** START OF GIVEN TEXT **
I've been coming across Steve Almond's stories in various literary journals for about a decade now and seen his name on various blurbs. The stories were always quality but never particularly stand-out works. I could probably say the same for the collection as a whole, though in this case, a few individual stories do stand out. I'd expected the collection would all revolve around a theme--probably romance--but in the end, the chosen stories seemed more random, like a best of what Almond's published.
Among the standouts are the title story, which involves a woman who works for a glossy woman's magazine who dates a seemingly mundane man who at first proves to be surprisingly sexy and sympathetic then becomes something quite the opposite, a man who strings women through similar arcs and drops in relationships with the same old excuses and lines.
Going along with that same theme is "Appropriate Sex," which involves a female student who tries to seduce her creative writing teacher and the despised student whom the teacher falls back on to help him avoid the girl.
"A Happy Dream" is about a blind date in which the lies people tell one another prove to be just that--and that's okay, because it's fun to dream.
** END OF GIVEN TEXT **
** START OF PROVIDED DATA **
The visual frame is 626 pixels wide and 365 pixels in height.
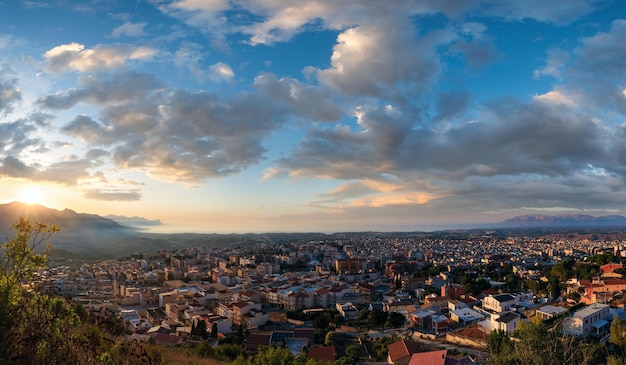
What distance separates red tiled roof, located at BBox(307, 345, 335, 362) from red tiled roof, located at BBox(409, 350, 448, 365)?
314 centimetres

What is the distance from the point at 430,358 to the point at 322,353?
425 cm

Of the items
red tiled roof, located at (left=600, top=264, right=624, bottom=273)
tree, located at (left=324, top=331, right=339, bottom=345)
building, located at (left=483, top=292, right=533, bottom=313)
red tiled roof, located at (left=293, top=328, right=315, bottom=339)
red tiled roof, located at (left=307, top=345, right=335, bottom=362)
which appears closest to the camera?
red tiled roof, located at (left=307, top=345, right=335, bottom=362)

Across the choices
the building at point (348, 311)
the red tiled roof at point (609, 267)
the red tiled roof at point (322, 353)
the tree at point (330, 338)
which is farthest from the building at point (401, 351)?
the red tiled roof at point (609, 267)

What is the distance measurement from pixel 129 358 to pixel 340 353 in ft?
50.0

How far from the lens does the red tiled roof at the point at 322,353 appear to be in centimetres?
1681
** END OF PROVIDED DATA **
EXERCISE INSTRUCTIONS →
(a) Set down the stretch of the review from "Among the standouts" through "avoid the girl.", word for word.
(b) Answer these questions using the review:
(i) For about how long has the reviewer been coming across Steve Almond's stories in literary journals?
(ii) In "Appropriate Sex," whom does the female student try to seduce?
(iii) What is "A Happy Dream" about?
(c) List every story from the collection that the review describes individually.

EXERCISE RESPONSES →
(a)
Among the standouts are the title story, which involves a woman who works for a glossy woman's magazine who dates a seemingly mundane man who at first proves to be surprisingly sexy and sympathetic then becomes something quite the opposite, a man who strings women through similar arcs and drops in relationships with the same old excuses and lines.
Going along with that same theme is "Appropriate Sex," which involves a female student who tries to seduce her creative writing teacher and the despised student whom the teacher falls back on to help him avoid the girl.

(b)
(i) About a decade.
(ii) Her creative writing teacher.
(iii) A blind date.

(c)
The title story
"Appropriate Sex"
"A Happy Dream"